(Task instructions) Quote verbatim the part of the records that begins with the line containing "Can you determine which item from" and ends with the line containing "Result: point 576,220", with both of those lines included.

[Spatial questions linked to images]
==================================================
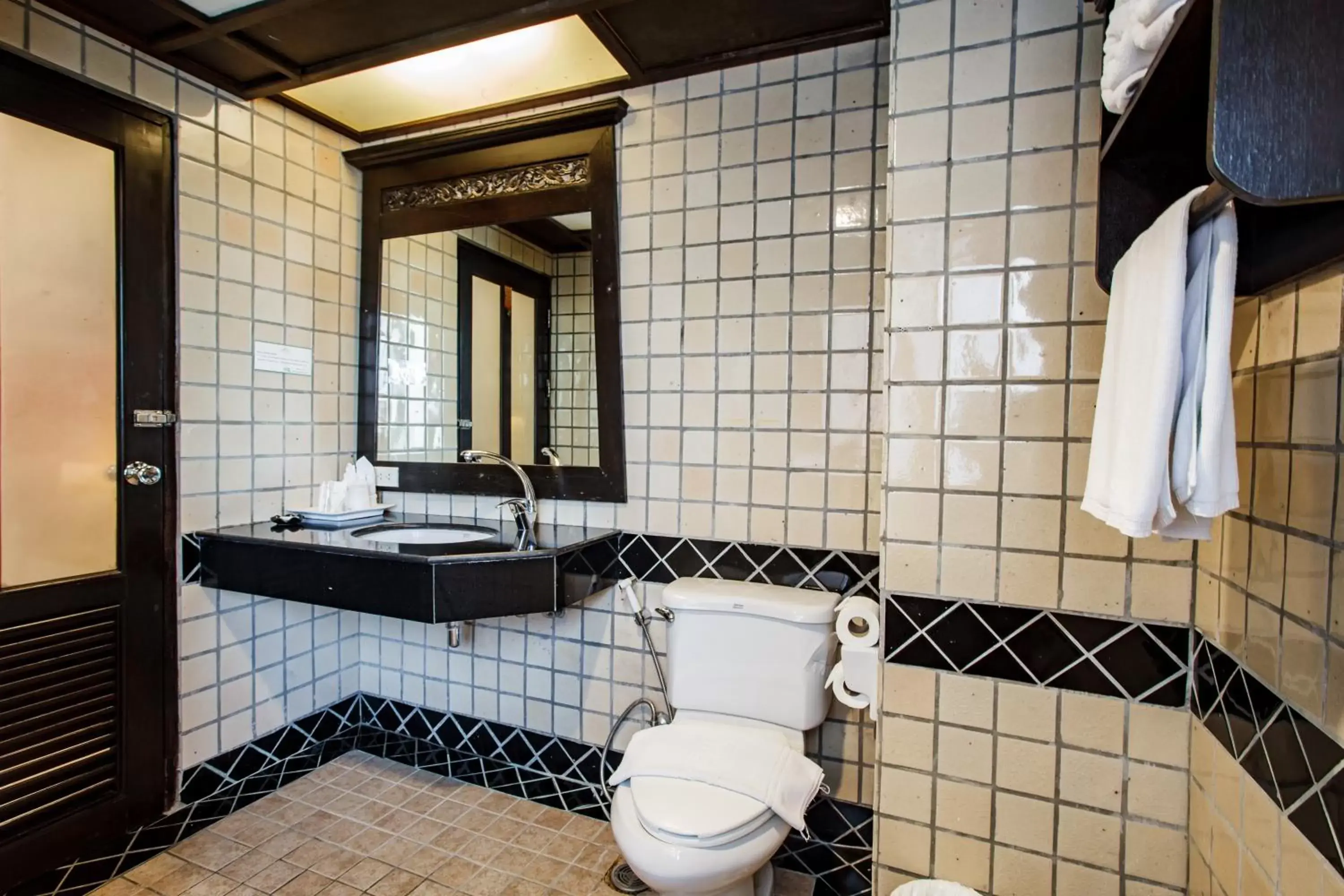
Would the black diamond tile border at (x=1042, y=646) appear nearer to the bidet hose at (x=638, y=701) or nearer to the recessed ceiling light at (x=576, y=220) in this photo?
the bidet hose at (x=638, y=701)

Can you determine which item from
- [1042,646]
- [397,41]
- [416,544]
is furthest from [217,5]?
[1042,646]

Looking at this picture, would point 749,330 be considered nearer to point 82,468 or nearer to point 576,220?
Result: point 576,220

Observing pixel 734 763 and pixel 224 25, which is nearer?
pixel 734 763

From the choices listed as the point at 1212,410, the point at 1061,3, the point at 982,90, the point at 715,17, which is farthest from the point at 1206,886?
the point at 715,17

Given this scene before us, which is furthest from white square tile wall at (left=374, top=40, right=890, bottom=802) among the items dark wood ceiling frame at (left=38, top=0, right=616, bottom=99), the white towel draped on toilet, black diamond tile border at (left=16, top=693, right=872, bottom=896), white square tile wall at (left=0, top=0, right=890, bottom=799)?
dark wood ceiling frame at (left=38, top=0, right=616, bottom=99)

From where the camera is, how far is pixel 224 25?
1.72m

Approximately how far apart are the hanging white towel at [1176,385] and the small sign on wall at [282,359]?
241 cm

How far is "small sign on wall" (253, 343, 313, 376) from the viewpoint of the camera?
2186 mm

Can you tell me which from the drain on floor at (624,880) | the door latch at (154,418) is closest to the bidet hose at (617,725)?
the drain on floor at (624,880)

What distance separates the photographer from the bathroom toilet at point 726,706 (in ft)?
4.38

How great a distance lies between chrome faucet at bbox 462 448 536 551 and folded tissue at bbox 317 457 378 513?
416mm

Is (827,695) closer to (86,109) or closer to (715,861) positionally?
(715,861)

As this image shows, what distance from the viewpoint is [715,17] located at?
1.71 m

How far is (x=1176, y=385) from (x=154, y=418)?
2.40 meters
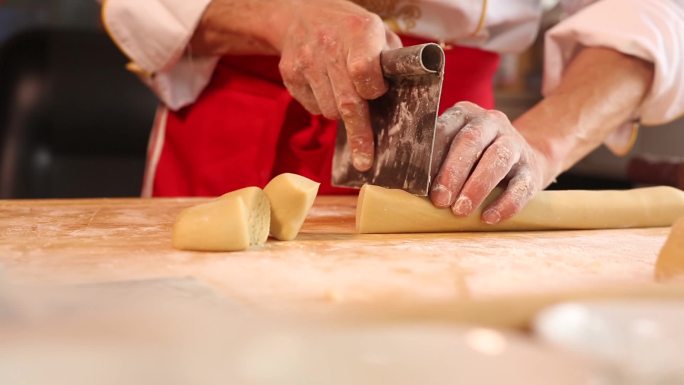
==================================================
(Finished exercise)
Can you determine which item from
- [1042,646]
- [397,41]
- [416,544]
is furthest from [217,5]?
[1042,646]

Looking at this picture, would point 749,330 be considered nearer to point 82,468 or nearer to point 576,220?
Result: point 576,220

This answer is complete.